Последняя мысль – о том, что пора аплодировать, – возникла потому, что Аврора услышала вдруг, что он поет, и не сразу осознала, что кто-то поставил пластинку с записью арии Ленского в исполнении Делеора. «Куда вы удалились, весны моей златые дни…» Авроре почему-то показалось это кощунственным, столь же кощунственным, как если бы Делеору, будь он живым и здоровым, подносили на сцену корзины цветов с траурными лентами. Авроре захотелось уйти, и она сочла себя вправе это сделать, потому что тот, кто лежал сейчас в гробу, не имел ничего общего с ее мужем. Как будто вместо него подложили неудачно слепленную восковую куклу. Поэтому с Делеором она простится по-своему. И сейчас, и еще раз, попозже.
Об Авроре забыли в нескончаемости цветистых речей, и она бочком, прикрывая лицо серебристо-черным шарфом, выбралась за кулисы и побрела и, сама того не замечая, заплутала в театральных недрах. В плохо освещенном коридоре без окон ей навстречу попалась пожилая дама в легкомысленном из-за обильных рюшечек трауре, деловито стучавшая каблучками. Дама подошла к Авроре, накрыла ее руки своими и сказала бодрым контральто:
– О! Мои соболезнования, Аврора Францевна! Такая потеря! Вы не заблудились, дорогая? Вас не проводить?
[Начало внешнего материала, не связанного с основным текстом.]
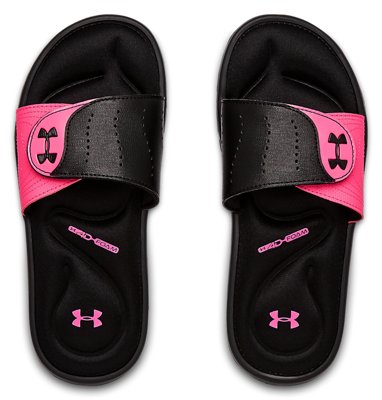 Women's UA Ignite IX Slides, Black, pdpMainDesktop image number 2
– Спасибо, – отозвалась Аврора. – Я хотела зайти в его гримерную. Попрощаться.
– Что ж, вы правы, по-моему. Прощаться надо там, где кружит душа, а не лежит хладный прах. Идемте, я вас провожу.
Гримерную, конечно же, украсили портретом с траурной ленточкой, а на сервировочный столик положили цветы. Аврора, переступив порог каморки, не решилась идти дальше. Все здесь вдруг показалось ей чужим, даже запахи. Она постояла немного на пороге, вглядываясь в свое отражение в гигантском зеркале, и сказала:
– Кошмарное зеркало. Куда его теперь?
– Зеркало как зеркало, – пожала плечами сопровождавшая ее дама. – А не нравится, так разбейте. Почему бы нет.
– Дурная примета, – прошелестела Аврора. – Говорят, к смерти.
– Так уже, – вздохнула дама и добавила: – По моим наблюдениям, так называемые приметы действуют, когда люди чего-то с нетерпением ждут и пытаются увидеть, а точнее, придумывают знаки, якобы указывающие на нечто, обязательно должное свершиться. Не более того, дорогая.
– Пусто на душе, – без всякого выражения проговорила Аврора.